▸ INSTRUCTIONS TO FOLLOW
Tally the lines in the entries below that contain the string "left", treating uppercase and lowercase as different. Give only the number.

▸ DATA ROWS
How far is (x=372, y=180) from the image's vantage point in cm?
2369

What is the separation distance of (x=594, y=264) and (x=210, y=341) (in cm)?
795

...

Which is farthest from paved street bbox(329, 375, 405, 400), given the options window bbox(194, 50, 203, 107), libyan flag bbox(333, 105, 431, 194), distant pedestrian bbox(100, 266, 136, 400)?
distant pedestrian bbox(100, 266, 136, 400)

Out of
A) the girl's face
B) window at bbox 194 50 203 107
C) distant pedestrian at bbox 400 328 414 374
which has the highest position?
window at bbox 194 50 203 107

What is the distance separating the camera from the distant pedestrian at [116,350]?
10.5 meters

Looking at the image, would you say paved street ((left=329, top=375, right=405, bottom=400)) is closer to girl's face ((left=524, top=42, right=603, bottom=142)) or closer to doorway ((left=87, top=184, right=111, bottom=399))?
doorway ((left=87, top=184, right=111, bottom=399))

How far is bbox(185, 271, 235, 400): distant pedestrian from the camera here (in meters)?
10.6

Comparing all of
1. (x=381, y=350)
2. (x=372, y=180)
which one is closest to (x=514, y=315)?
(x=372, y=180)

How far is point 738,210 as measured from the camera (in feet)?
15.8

▸ TASK RESPONSE
2